Daily Mirror

THRIFTY ASHLEY MUST SPEND BIG

-

MIKE ASHLEY can now see for himself the harvest of his thrift in black and white.

If the buttock-clenching tedium at Selhurst Park (Crystal Palace star Wilf Zaha, below) did not ring any alarm bells with Newcastle’s owner, on his first excursion to watch them play for 16 months, there is nobody at home in the belfry.

Let’s spell it out for Big Mike, in case the evidence before his eyes didn’t register.

Toon are in a relegation fight. Without meaningful investment in January – especially up front, where they are toothless – they could go down. For the third time on his watch.

Lose at home to Leicester on Saturday, and Newcastle will go into the next internatio­nal break with two points from seven games.

The fork with which Ashley harpoons his dinner every night has have scored fewer goals than Newcastle over the first six games.

When Aleksandar Mitrovic has banged in more for Fulham than Toon have managed between them, it makes his £20m sale in the summer even more baffling.

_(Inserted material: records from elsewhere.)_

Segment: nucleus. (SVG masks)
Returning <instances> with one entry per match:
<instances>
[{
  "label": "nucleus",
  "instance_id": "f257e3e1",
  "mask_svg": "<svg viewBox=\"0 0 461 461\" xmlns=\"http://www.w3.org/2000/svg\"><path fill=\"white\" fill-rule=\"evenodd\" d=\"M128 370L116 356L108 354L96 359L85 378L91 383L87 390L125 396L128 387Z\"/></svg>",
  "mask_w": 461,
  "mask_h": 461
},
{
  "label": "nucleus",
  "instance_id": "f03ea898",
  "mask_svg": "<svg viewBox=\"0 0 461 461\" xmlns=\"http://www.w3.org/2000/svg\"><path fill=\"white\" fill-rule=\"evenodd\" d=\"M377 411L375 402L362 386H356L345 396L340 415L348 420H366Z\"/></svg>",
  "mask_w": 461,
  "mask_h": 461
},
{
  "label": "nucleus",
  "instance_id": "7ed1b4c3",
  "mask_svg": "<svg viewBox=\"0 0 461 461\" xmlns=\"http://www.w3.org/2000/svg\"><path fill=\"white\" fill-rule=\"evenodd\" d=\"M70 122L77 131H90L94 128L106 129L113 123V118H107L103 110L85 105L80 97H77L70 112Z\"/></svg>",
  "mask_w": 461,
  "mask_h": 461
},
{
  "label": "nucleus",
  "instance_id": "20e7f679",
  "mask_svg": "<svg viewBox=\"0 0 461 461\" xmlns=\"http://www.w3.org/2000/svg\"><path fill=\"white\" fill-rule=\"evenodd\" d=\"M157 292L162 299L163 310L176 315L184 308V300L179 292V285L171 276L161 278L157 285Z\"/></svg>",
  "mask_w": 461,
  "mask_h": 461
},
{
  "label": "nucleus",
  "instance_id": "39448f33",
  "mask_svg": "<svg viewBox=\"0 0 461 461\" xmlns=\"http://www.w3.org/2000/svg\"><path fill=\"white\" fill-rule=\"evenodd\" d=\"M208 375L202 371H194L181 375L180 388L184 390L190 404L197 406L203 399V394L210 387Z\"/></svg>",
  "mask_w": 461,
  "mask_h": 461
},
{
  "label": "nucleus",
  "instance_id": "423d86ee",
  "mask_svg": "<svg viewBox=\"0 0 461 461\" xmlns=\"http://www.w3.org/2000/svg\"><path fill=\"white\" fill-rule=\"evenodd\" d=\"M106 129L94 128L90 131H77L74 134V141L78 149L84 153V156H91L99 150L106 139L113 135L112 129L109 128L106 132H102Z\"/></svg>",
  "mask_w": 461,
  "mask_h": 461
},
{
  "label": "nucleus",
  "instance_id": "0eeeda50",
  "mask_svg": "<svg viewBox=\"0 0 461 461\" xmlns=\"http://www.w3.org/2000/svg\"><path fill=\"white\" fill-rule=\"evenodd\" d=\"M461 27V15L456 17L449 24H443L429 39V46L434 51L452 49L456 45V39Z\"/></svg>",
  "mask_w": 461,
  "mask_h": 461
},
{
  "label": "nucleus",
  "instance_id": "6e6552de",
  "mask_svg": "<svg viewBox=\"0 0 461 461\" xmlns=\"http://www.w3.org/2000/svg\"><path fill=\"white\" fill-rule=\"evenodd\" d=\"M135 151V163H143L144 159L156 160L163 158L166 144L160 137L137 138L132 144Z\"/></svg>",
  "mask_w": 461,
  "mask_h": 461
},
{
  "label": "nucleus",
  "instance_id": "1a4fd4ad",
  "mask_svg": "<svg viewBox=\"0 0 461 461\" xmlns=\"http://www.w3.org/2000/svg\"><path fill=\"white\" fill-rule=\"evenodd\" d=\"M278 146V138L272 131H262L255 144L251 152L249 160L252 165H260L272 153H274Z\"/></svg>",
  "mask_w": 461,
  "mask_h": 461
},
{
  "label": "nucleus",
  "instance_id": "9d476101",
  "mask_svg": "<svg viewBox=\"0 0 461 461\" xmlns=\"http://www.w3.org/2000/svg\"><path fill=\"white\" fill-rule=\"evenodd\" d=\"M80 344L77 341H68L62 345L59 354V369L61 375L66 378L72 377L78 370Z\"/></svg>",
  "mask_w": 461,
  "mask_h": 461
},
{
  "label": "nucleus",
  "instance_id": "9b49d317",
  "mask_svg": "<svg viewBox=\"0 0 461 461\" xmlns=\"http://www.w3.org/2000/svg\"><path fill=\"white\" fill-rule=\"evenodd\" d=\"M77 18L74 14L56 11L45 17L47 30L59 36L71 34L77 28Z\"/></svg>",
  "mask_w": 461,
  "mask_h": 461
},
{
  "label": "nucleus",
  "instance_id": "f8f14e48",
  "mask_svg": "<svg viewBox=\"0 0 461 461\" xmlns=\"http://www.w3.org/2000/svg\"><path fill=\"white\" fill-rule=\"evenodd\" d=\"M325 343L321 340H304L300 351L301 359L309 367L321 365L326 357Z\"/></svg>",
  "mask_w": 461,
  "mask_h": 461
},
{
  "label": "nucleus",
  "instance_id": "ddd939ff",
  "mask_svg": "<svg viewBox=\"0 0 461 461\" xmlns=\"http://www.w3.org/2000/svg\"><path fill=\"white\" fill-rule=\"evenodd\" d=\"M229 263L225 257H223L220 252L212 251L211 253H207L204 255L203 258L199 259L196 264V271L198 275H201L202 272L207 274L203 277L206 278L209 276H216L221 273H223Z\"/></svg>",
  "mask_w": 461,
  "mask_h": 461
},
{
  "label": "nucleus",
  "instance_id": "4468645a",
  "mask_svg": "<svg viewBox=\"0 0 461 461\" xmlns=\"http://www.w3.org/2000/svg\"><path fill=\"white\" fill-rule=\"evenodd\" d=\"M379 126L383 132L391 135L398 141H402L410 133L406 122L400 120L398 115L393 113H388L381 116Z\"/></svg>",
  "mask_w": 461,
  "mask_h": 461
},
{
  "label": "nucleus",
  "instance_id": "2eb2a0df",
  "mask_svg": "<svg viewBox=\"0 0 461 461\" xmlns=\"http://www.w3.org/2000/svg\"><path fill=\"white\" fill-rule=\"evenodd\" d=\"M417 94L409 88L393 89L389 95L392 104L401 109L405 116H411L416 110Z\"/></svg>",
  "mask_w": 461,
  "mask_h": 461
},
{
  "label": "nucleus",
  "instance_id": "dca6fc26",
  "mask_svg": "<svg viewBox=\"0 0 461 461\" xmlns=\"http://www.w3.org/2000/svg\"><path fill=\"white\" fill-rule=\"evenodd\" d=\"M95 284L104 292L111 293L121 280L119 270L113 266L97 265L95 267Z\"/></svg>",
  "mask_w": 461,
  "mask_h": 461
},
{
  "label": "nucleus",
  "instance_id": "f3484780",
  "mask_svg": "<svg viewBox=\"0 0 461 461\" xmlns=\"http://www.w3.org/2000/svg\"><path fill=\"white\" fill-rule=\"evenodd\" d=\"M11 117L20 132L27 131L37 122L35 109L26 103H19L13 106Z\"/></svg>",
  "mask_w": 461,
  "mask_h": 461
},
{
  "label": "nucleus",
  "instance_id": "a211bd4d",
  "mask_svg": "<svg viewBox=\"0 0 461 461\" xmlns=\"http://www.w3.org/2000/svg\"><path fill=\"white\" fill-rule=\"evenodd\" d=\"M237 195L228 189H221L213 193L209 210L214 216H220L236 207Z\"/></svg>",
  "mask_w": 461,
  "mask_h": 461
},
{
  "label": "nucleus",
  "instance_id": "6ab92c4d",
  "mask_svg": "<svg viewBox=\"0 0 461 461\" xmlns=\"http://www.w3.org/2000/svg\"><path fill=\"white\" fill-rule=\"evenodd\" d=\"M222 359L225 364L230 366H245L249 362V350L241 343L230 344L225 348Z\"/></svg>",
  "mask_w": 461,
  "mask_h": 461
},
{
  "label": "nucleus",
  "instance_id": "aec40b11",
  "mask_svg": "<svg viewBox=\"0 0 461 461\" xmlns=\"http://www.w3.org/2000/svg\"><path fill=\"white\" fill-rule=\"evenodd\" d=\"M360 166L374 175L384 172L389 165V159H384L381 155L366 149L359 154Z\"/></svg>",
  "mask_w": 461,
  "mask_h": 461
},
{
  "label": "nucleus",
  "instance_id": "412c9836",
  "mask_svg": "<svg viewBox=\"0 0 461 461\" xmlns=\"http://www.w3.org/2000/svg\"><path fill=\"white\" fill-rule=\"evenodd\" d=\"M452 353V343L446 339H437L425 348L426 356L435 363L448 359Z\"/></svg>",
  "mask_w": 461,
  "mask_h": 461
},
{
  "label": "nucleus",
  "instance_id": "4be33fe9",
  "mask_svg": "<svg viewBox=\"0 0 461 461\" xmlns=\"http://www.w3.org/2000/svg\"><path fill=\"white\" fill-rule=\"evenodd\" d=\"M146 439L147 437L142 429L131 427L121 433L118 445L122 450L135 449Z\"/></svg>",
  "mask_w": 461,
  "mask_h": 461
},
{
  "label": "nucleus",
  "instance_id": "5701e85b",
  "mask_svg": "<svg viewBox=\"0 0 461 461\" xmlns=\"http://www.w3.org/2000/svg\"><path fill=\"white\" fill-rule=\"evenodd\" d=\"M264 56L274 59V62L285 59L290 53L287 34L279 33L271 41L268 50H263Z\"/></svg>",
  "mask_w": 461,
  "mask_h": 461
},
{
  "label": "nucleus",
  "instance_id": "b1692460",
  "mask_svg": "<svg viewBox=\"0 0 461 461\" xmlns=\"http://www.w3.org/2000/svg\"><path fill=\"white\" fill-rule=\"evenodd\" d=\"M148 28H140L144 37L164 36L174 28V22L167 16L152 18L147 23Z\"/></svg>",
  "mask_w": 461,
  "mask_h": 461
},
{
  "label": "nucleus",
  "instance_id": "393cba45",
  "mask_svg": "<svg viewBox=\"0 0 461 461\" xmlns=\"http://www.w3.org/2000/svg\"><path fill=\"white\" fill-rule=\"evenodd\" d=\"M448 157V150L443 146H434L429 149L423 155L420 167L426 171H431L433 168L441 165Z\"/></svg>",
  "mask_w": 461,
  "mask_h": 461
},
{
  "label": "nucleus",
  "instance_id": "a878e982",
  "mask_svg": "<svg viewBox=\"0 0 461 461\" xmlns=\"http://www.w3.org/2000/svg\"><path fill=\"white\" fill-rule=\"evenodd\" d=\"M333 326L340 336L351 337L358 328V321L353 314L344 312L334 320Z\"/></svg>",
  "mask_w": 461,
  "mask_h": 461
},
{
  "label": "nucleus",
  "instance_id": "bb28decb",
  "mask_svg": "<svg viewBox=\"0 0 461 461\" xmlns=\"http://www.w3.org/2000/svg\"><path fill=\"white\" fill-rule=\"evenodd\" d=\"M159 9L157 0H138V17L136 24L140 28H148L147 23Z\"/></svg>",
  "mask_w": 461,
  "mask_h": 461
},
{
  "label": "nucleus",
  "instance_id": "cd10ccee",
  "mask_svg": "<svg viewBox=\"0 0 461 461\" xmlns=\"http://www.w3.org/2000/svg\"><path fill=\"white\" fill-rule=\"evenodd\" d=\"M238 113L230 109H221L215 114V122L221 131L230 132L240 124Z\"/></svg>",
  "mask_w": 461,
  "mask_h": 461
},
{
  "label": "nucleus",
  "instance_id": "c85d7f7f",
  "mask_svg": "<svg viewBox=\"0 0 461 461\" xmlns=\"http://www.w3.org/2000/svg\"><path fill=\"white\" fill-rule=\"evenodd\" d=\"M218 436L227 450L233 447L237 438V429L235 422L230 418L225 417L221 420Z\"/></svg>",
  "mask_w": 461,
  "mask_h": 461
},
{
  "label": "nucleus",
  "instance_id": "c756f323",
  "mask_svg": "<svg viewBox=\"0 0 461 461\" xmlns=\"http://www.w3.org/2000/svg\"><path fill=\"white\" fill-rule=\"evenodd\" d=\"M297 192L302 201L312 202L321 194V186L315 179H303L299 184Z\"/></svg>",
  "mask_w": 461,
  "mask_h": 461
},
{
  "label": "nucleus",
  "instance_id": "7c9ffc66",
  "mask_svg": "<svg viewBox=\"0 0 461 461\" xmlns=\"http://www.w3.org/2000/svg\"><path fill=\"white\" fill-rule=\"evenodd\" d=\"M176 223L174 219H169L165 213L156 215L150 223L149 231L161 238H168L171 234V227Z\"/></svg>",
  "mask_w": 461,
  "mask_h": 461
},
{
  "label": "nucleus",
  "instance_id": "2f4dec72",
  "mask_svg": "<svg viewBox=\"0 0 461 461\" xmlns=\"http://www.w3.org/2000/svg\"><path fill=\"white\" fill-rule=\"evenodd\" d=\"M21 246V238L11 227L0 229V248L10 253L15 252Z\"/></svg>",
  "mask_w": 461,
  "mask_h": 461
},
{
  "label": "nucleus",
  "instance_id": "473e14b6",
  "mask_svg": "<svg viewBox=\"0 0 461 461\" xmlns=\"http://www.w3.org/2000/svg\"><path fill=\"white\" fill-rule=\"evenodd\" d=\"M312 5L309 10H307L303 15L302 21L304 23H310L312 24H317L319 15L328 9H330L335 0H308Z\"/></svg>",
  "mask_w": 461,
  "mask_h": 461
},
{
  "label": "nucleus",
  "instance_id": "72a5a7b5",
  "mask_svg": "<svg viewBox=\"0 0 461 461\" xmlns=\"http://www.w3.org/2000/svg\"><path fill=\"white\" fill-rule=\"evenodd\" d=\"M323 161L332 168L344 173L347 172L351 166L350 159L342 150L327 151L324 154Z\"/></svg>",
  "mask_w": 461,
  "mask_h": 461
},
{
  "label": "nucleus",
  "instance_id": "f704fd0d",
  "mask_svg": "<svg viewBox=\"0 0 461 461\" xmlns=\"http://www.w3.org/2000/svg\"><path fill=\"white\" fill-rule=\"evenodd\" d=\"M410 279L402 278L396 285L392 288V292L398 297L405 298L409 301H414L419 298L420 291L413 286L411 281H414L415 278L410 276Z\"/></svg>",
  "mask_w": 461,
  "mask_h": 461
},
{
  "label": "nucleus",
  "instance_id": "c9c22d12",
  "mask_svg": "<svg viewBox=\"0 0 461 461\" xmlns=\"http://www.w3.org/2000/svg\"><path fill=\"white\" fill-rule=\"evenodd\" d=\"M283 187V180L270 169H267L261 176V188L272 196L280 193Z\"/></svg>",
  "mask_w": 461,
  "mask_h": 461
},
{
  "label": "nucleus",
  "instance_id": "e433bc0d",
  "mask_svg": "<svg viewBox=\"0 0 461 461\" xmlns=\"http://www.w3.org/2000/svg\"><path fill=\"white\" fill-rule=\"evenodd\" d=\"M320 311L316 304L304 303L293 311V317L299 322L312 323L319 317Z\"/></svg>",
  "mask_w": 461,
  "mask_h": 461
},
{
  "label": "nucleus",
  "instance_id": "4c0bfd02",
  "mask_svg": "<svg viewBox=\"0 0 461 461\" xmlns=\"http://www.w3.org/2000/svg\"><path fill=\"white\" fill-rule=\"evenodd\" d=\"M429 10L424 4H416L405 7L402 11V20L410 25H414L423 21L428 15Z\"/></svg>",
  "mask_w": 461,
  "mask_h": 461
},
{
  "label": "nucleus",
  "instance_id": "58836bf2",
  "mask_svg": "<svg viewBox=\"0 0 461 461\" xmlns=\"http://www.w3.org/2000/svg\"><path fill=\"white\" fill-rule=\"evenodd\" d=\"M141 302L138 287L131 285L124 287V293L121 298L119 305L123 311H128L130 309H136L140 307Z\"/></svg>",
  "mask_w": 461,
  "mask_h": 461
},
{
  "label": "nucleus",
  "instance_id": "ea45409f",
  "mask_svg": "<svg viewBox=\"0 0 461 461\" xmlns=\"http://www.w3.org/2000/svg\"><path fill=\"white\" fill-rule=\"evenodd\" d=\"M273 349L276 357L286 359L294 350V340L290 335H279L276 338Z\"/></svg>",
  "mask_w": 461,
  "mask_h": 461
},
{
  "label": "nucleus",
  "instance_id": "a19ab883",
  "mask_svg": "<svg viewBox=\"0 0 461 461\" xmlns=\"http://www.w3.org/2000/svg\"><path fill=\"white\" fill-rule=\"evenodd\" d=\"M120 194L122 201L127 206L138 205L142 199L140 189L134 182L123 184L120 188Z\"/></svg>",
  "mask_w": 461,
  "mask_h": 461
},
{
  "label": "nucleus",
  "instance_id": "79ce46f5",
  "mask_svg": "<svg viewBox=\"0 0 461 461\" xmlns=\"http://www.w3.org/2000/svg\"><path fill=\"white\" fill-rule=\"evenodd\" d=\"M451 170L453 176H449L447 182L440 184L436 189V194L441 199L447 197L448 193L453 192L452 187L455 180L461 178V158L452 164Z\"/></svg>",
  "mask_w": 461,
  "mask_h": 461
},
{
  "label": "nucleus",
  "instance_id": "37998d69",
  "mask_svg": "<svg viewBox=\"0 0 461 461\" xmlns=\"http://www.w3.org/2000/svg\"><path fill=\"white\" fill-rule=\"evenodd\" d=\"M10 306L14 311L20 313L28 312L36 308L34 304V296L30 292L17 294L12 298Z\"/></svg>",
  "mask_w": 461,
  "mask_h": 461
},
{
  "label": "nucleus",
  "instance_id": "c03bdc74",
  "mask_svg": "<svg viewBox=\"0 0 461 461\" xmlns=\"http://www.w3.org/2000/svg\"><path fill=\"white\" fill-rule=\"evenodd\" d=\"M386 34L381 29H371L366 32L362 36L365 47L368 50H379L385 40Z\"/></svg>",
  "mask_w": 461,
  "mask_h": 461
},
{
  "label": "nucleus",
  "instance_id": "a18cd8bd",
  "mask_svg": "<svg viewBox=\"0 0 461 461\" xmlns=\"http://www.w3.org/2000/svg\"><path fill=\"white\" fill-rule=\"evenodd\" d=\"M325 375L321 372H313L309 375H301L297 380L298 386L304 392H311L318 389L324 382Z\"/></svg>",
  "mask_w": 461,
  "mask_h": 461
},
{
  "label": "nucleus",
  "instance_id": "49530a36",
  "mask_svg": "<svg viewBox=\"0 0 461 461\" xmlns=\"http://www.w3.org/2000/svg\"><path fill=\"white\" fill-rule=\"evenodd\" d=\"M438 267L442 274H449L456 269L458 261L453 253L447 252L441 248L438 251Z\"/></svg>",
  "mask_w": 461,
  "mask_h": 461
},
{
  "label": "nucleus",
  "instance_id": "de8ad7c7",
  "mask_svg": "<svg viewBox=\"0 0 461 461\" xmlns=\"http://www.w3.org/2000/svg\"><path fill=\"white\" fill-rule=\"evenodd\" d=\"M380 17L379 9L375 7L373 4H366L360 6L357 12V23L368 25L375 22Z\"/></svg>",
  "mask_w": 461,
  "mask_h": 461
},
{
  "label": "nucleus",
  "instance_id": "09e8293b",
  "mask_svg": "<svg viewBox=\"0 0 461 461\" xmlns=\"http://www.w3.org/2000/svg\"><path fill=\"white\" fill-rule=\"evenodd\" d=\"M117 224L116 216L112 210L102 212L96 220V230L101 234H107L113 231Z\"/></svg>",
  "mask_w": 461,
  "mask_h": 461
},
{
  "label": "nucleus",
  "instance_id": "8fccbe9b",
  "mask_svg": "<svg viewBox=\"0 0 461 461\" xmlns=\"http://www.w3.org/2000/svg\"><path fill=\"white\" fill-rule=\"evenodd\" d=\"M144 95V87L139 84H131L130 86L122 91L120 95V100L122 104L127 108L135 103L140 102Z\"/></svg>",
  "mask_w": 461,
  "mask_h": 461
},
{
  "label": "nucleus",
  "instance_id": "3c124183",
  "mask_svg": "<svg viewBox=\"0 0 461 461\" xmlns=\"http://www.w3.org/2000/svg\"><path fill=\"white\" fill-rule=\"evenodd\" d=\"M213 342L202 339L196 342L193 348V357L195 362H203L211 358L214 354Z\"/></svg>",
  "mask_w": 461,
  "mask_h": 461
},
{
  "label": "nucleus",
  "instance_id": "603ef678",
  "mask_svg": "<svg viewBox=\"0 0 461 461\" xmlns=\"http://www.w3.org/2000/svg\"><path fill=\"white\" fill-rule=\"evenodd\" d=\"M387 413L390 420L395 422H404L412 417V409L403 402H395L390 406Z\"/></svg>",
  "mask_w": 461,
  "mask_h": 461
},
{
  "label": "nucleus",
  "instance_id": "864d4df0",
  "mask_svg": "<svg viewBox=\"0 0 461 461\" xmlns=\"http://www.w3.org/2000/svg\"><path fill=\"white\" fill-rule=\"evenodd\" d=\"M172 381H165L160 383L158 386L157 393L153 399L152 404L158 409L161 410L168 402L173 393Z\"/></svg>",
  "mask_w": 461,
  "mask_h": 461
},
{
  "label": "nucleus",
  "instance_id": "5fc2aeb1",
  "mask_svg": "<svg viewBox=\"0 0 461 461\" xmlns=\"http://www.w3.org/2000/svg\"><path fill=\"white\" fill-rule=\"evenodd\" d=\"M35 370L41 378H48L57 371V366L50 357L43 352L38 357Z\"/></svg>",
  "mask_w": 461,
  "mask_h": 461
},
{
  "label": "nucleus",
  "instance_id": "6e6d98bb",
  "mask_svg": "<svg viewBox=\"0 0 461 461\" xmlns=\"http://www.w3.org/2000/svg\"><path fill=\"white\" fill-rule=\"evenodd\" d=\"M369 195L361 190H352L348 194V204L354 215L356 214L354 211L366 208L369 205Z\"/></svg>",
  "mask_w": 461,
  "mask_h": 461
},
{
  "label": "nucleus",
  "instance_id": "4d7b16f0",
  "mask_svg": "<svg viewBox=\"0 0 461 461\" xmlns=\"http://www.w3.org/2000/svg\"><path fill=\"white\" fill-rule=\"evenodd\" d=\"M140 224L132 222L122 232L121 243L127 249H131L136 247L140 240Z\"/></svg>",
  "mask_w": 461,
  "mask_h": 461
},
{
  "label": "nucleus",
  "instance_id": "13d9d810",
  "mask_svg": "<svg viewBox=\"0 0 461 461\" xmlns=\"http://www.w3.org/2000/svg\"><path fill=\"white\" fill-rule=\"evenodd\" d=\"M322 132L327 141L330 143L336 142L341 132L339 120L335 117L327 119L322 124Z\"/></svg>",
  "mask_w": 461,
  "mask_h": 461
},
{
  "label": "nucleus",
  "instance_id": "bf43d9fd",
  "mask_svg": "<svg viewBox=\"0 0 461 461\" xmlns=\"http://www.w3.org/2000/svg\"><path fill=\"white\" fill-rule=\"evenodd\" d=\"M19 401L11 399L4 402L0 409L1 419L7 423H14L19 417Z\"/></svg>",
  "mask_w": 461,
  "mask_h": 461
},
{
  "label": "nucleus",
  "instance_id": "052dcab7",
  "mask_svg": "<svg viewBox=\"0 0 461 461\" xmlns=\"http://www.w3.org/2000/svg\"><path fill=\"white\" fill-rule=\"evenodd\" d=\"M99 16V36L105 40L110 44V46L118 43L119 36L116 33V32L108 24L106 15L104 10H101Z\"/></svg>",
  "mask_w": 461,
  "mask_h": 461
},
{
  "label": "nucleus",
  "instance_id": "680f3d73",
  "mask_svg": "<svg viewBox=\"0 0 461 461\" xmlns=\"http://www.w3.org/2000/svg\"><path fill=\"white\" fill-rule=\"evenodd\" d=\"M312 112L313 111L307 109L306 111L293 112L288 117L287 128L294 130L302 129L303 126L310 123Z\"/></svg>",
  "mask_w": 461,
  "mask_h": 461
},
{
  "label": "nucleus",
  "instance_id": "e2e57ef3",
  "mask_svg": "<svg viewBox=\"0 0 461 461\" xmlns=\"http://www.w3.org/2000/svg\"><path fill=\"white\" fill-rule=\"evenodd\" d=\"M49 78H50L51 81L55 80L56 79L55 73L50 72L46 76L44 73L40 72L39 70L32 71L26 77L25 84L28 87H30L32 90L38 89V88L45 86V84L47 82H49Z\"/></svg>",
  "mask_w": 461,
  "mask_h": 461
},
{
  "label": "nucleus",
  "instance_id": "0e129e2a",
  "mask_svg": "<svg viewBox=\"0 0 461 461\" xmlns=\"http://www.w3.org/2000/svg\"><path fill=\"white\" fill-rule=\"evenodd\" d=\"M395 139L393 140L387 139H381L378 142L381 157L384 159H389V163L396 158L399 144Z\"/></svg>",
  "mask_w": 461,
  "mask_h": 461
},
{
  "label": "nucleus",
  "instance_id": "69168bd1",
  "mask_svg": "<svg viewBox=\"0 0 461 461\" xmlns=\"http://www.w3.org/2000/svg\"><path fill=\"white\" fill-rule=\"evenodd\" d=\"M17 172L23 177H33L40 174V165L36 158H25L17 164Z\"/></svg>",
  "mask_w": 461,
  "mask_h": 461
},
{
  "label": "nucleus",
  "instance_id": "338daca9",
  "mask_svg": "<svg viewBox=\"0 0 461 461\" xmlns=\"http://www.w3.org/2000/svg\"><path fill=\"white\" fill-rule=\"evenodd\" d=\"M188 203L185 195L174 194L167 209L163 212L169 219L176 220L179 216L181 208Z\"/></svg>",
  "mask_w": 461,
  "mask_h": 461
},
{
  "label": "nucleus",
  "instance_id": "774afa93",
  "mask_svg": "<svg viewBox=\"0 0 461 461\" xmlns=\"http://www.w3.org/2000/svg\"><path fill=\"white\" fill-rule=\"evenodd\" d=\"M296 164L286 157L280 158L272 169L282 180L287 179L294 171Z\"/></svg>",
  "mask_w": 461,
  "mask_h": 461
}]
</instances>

Newcastle do not lack tenacity, and skipper Jamaal Lascelles, keeper Martin Dubravka and new signing Federico Fernandez provide an axis of stability at the back.

But Lascelles admitted: “We set out our stall to win at Palace – it didn’t happen, but we take the positives, of which there were a lot, and we go for the three points next weekend because that first win needs to happen soon. “Defensivel­y, I’m very pleased with how we’re going. It’s about keeping the same intensity and team spirit, because we’re at our very best when we play like that.” Apart from Ayoze Perez’s tame finish and a wayward Lascelles header, Newcastle never looked like scoring and were lucky to abscond with a point after Mamadou Sakho’s dreadful late miss.

Manager Rafa Benitez said: “If you analyse all the games, we have played against four top sides and we were close.

“I’m not saying we deserved anything, but we were close and we could have got more. We did all we could do in terms of effort, and we have to improve on the ball.

“If the team work as hard as they did here, and we score first against teams who are not in the top six, then it can change everything. We have to believe we can do it.”